** start Records for the task **

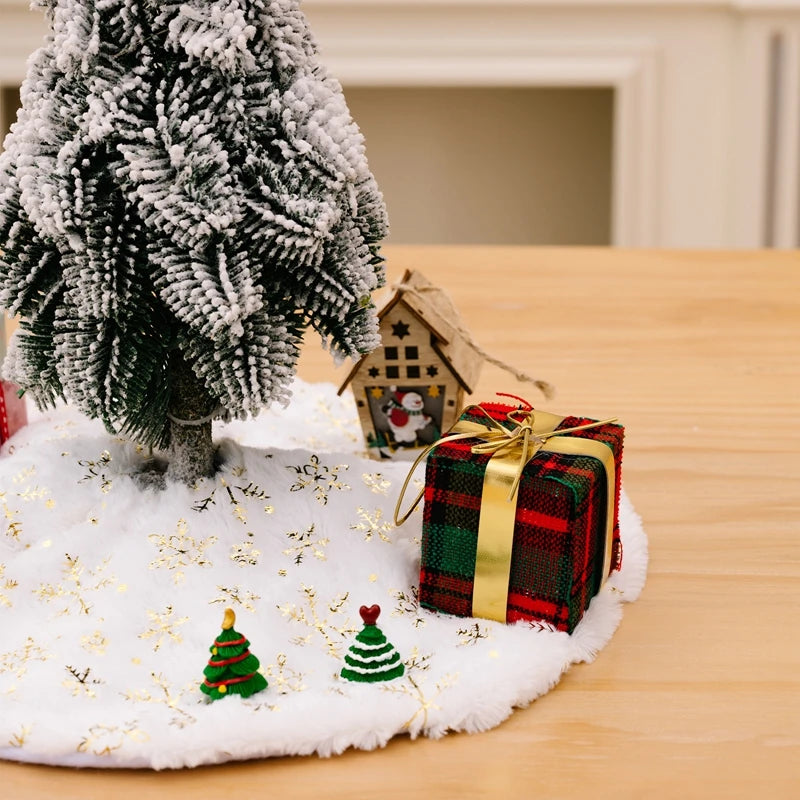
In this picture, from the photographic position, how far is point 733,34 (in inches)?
83.9

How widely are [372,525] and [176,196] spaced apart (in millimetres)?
272

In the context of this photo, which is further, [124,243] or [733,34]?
[733,34]

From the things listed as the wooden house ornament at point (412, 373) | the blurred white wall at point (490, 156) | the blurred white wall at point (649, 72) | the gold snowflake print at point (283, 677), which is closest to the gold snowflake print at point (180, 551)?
the gold snowflake print at point (283, 677)

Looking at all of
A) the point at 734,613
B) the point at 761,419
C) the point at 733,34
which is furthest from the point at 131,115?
the point at 733,34

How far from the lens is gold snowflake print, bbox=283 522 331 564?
766 mm

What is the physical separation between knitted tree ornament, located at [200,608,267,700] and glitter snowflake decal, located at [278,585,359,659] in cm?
7

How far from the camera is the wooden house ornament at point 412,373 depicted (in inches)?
37.4

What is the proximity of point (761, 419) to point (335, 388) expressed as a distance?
0.46 meters

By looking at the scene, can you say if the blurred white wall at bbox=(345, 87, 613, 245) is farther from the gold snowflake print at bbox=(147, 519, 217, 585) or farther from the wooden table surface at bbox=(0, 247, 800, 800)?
the gold snowflake print at bbox=(147, 519, 217, 585)

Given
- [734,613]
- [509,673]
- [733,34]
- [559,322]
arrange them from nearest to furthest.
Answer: [509,673] < [734,613] < [559,322] < [733,34]

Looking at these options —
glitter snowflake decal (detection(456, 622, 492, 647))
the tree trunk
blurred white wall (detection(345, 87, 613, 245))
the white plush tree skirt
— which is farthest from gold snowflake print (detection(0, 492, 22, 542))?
blurred white wall (detection(345, 87, 613, 245))

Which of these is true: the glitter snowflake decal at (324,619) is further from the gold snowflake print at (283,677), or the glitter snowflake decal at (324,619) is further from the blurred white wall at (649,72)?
the blurred white wall at (649,72)

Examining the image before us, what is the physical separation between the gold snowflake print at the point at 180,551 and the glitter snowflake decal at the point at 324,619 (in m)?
0.07

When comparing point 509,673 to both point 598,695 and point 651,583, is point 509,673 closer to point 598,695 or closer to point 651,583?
point 598,695
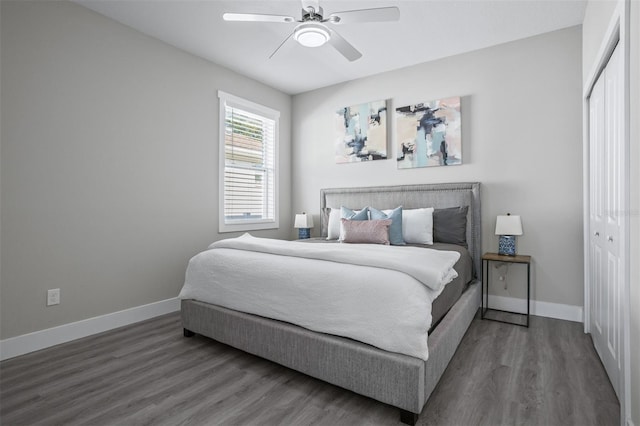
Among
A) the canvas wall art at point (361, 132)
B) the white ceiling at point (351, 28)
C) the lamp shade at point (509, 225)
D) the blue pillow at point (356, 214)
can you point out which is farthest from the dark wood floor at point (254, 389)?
the white ceiling at point (351, 28)

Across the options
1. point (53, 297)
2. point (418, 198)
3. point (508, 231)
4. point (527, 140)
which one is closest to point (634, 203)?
point (508, 231)

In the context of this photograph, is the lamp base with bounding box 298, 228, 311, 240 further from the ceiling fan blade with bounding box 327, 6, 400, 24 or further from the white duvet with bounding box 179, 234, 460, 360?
the ceiling fan blade with bounding box 327, 6, 400, 24

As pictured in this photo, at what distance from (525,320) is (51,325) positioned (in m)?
4.07

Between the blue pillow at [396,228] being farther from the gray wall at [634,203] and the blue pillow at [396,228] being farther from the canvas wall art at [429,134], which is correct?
the gray wall at [634,203]

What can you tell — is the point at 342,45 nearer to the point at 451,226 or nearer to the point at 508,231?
the point at 451,226

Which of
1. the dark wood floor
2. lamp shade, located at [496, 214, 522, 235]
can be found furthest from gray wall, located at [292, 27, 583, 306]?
the dark wood floor

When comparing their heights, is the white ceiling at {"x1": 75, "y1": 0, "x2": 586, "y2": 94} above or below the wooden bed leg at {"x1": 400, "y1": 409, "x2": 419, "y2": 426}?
above

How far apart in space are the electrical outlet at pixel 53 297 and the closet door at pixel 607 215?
12.2 ft

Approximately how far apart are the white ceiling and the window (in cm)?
58

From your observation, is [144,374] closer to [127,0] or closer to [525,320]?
[127,0]

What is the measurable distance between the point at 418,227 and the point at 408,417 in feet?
6.47

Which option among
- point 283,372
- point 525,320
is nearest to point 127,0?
point 283,372

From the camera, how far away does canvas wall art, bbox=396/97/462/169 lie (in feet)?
11.5

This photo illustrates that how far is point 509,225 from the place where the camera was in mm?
3016
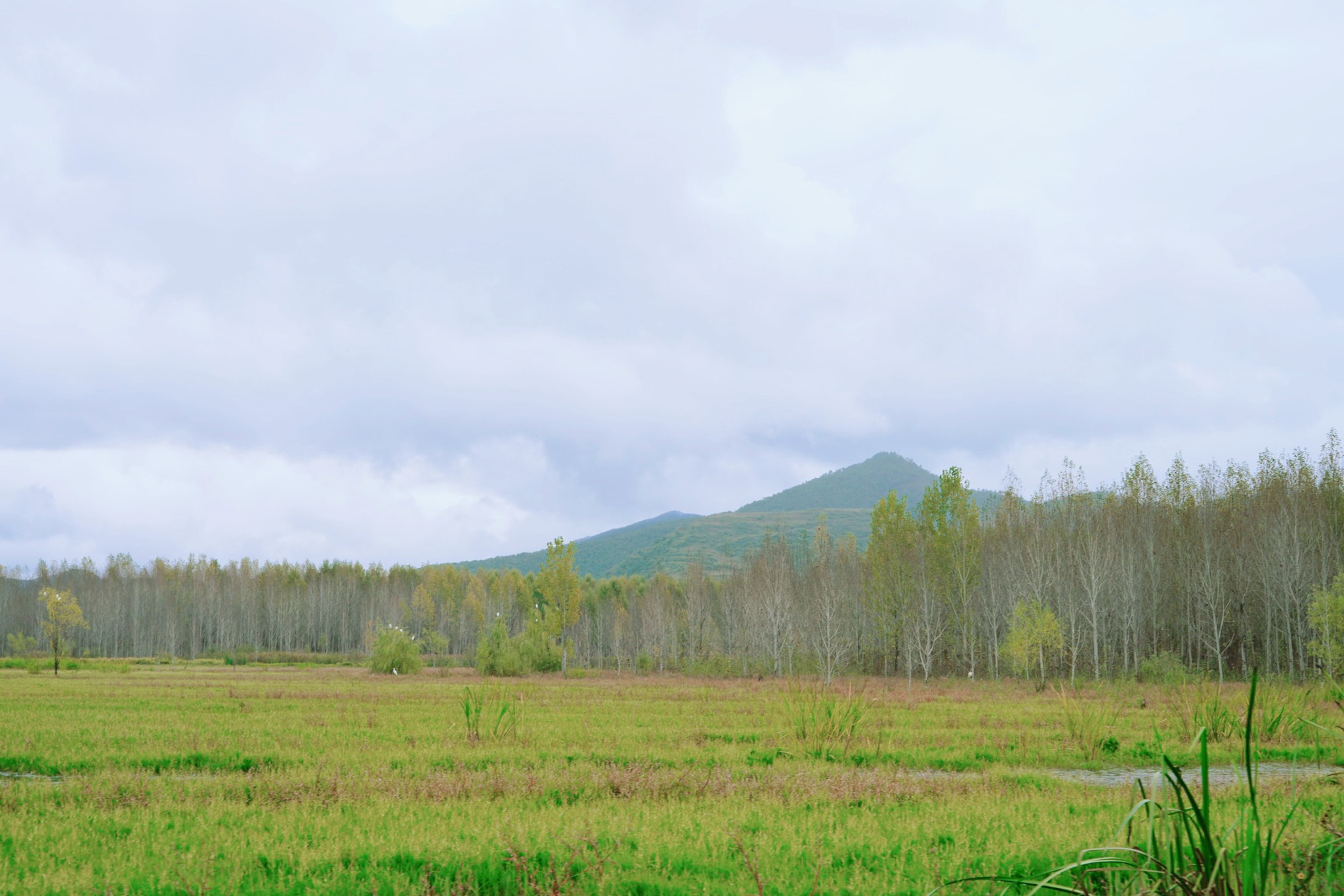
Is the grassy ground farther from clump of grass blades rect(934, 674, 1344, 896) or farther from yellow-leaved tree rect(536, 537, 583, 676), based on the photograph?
yellow-leaved tree rect(536, 537, 583, 676)

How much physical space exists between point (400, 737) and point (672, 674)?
62.0 m

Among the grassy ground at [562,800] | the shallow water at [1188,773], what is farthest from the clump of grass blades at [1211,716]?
the shallow water at [1188,773]

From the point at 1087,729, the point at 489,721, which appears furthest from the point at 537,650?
the point at 1087,729

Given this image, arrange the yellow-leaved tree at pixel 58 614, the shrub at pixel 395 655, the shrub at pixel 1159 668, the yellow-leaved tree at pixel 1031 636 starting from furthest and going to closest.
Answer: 1. the yellow-leaved tree at pixel 58 614
2. the shrub at pixel 395 655
3. the yellow-leaved tree at pixel 1031 636
4. the shrub at pixel 1159 668

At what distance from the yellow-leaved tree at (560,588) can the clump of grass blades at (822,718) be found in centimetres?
4691

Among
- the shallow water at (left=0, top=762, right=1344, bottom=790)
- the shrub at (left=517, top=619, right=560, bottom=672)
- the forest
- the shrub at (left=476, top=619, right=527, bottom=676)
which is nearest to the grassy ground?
the shallow water at (left=0, top=762, right=1344, bottom=790)

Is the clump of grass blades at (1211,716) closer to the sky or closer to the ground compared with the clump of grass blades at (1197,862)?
closer to the ground

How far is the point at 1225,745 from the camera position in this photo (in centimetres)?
1745

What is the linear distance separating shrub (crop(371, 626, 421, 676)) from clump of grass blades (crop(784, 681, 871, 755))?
5041cm

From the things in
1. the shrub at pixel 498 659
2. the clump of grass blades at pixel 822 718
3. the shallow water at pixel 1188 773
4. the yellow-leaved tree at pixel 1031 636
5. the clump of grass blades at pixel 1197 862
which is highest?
the clump of grass blades at pixel 1197 862

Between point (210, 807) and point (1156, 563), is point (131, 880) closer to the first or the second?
point (210, 807)

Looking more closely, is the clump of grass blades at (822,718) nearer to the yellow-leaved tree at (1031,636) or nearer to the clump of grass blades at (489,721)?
the clump of grass blades at (489,721)

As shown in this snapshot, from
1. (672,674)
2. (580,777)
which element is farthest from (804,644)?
(580,777)

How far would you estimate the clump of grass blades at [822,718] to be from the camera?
16625mm
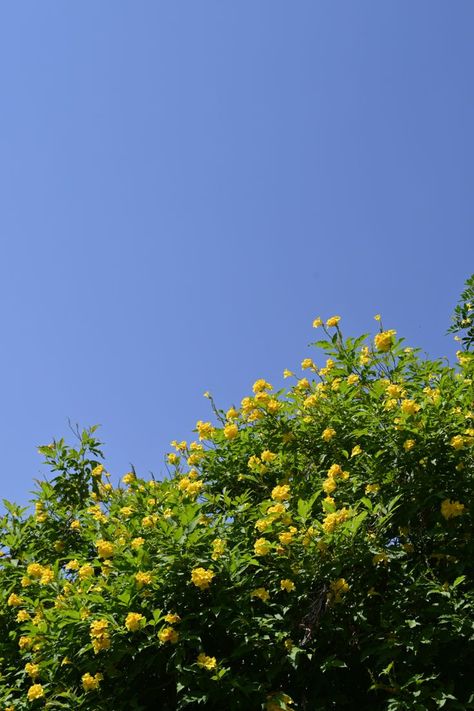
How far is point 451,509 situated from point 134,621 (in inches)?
66.5

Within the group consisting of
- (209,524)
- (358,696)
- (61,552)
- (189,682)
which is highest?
(61,552)

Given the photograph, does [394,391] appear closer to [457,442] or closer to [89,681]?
[457,442]

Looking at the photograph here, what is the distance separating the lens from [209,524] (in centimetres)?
404

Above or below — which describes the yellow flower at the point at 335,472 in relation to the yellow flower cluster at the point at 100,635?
Result: above

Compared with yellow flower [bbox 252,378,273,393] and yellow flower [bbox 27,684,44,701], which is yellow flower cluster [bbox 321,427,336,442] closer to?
yellow flower [bbox 252,378,273,393]

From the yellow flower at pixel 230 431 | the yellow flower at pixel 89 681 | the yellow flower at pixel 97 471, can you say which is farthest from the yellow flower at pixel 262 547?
the yellow flower at pixel 97 471

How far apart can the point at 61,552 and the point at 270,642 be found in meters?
2.24

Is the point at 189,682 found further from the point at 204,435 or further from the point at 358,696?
the point at 204,435

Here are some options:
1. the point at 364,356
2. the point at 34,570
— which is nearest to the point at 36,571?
the point at 34,570

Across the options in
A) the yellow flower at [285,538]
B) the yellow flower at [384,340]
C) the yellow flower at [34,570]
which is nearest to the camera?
the yellow flower at [285,538]

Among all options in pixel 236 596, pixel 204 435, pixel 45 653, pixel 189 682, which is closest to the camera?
pixel 189 682

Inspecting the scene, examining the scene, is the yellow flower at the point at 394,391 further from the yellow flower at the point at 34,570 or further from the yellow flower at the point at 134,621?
the yellow flower at the point at 34,570

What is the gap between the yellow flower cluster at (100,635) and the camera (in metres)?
3.40

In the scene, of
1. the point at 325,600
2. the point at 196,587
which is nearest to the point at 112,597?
the point at 196,587
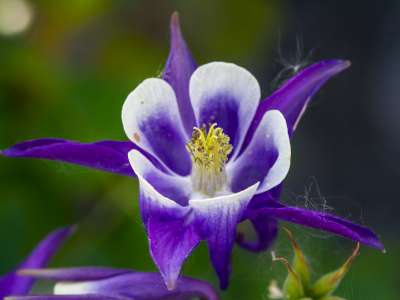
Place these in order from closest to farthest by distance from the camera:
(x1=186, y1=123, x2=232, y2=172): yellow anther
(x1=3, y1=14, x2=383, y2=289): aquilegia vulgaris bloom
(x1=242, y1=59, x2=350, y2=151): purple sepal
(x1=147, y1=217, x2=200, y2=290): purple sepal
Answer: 1. (x1=147, y1=217, x2=200, y2=290): purple sepal
2. (x1=3, y1=14, x2=383, y2=289): aquilegia vulgaris bloom
3. (x1=242, y1=59, x2=350, y2=151): purple sepal
4. (x1=186, y1=123, x2=232, y2=172): yellow anther

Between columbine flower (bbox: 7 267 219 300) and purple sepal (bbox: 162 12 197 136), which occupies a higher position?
purple sepal (bbox: 162 12 197 136)

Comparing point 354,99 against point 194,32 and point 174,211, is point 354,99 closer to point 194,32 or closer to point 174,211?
point 194,32

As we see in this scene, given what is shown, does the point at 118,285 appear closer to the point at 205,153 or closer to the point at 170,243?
the point at 170,243

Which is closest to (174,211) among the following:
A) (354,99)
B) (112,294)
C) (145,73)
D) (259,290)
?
(112,294)

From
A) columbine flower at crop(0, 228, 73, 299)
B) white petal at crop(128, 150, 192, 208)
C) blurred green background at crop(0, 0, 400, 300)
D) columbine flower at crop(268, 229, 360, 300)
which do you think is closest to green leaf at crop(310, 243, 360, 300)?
columbine flower at crop(268, 229, 360, 300)

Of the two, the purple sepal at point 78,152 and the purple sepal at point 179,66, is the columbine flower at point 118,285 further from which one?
the purple sepal at point 179,66

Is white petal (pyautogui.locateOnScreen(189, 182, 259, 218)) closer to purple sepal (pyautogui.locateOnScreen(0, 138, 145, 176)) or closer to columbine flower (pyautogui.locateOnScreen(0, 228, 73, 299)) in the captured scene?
purple sepal (pyautogui.locateOnScreen(0, 138, 145, 176))
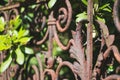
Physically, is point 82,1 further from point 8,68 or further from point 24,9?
point 8,68

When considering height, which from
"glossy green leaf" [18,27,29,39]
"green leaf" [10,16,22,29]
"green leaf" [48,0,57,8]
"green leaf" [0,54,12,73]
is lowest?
"green leaf" [0,54,12,73]

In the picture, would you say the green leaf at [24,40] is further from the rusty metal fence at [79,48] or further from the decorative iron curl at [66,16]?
the decorative iron curl at [66,16]

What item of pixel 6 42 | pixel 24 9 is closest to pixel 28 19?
pixel 24 9

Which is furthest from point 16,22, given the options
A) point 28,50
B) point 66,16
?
point 66,16

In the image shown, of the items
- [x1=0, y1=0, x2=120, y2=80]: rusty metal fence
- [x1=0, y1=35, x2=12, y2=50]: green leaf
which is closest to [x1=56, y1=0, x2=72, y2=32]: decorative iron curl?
[x1=0, y1=0, x2=120, y2=80]: rusty metal fence

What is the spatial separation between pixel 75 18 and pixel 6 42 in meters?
0.48

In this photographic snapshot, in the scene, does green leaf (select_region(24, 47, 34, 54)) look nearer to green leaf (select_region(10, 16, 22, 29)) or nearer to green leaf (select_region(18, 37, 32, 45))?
A: green leaf (select_region(18, 37, 32, 45))

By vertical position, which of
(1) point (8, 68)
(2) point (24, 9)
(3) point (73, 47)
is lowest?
(1) point (8, 68)

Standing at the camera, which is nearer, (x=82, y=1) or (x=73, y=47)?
(x=73, y=47)

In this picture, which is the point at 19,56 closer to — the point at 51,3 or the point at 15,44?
the point at 15,44

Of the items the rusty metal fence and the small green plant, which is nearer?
the rusty metal fence

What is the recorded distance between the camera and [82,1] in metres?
1.87

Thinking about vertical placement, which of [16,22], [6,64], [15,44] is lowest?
[6,64]

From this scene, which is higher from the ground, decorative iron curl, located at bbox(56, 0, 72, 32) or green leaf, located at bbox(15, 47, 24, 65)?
decorative iron curl, located at bbox(56, 0, 72, 32)
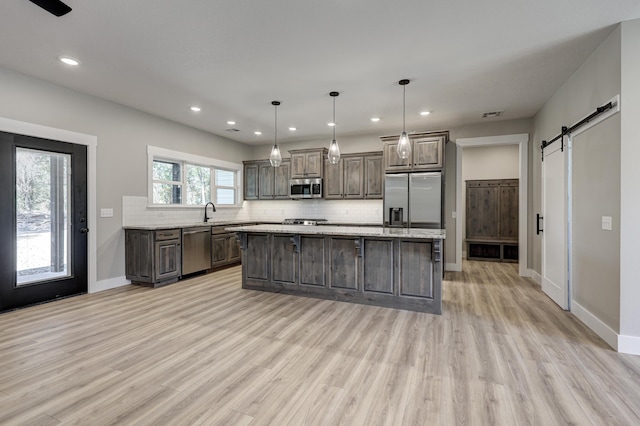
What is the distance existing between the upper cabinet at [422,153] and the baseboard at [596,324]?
110 inches

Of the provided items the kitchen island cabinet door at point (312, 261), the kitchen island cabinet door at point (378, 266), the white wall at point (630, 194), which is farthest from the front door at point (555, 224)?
the kitchen island cabinet door at point (312, 261)

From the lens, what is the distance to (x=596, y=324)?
296 cm

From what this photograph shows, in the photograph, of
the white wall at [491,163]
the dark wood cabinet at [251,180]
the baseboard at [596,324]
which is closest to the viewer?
the baseboard at [596,324]

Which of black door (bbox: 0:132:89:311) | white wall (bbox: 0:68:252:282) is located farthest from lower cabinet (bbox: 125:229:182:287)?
black door (bbox: 0:132:89:311)

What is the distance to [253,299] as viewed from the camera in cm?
409

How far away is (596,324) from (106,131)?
643 cm

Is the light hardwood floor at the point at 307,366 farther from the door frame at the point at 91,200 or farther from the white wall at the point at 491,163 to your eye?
the white wall at the point at 491,163

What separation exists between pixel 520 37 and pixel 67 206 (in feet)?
18.3

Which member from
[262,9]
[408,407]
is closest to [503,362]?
[408,407]

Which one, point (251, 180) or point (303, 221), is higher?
point (251, 180)

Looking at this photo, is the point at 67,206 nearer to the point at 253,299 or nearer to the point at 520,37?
the point at 253,299

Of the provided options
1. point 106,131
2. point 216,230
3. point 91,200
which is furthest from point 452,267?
point 106,131

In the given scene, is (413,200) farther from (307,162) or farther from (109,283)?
Result: (109,283)

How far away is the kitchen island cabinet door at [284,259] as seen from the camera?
4.28 m
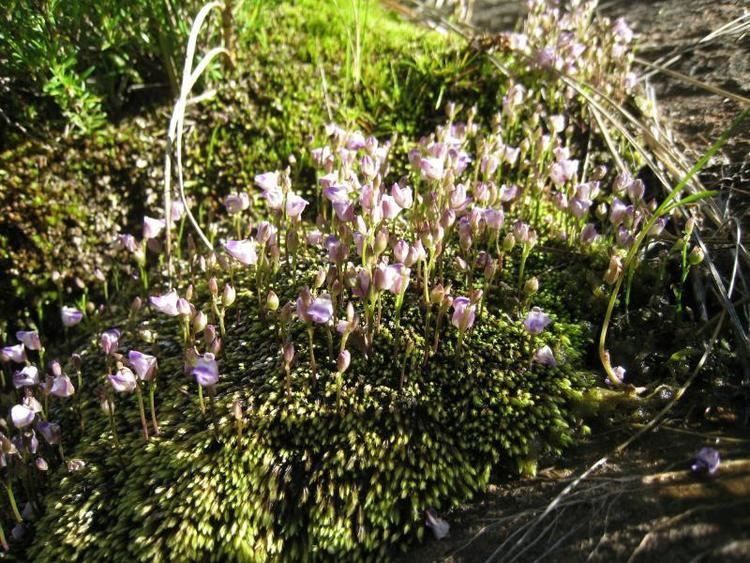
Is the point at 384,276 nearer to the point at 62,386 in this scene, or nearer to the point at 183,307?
the point at 183,307

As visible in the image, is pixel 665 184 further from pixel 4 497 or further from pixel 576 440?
pixel 4 497

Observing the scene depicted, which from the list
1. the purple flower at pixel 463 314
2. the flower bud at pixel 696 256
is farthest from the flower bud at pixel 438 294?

** end Records for the task **

Description of the task: Reproduce the lines of the listing exactly, starting at the one that contains "From what this" and continuing through the final line, but leave out the pictures.

Complete output:
From what this photograph shows, in the photograph, of
the white wall at [491,163]
the dark wood cabinet at [251,180]
the baseboard at [596,324]
which is closest to the viewer?
the baseboard at [596,324]

Which of black door (bbox: 0:132:89:311) | white wall (bbox: 0:68:252:282) is located farthest from lower cabinet (bbox: 125:229:182:287)?
black door (bbox: 0:132:89:311)

What is the distance to [253,299] as viewed from the camera in cm?
409

How far away is (596,324) from (106,131)?
643 cm

Is the light hardwood floor at the point at 307,366 farther from the door frame at the point at 91,200 or farther from the white wall at the point at 491,163 to your eye?
the white wall at the point at 491,163

What separation exists between pixel 520 37 and pixel 67 206 (in feet)?
18.3

Which member from
[262,9]
[408,407]
is closest to [503,362]?
[408,407]

Which one, point (251, 180) or point (303, 221), is higher?
point (251, 180)

Looking at this photo, is the point at 67,206 nearer to the point at 253,299 or nearer to the point at 520,37?
the point at 253,299

Of the provided options
1. point 106,131
2. point 216,230
3. point 91,200
which is furthest from point 452,267?
point 106,131

In the given scene, is (413,200) farther from (307,162) or farther from (109,283)?
Result: (109,283)

How far away is the kitchen island cabinet door at [284,259] as seen from the camera?
4.28 m
Is the point at 384,276 nearer to the point at 62,386 in this scene, or nearer to the point at 183,307?
the point at 183,307

As visible in the image, is pixel 665 184 further from pixel 4 497 or further from pixel 576 440?
pixel 4 497

Observing the scene depicted, which from the list
1. the purple flower at pixel 463 314
2. the flower bud at pixel 696 256
is farthest from the flower bud at pixel 438 294?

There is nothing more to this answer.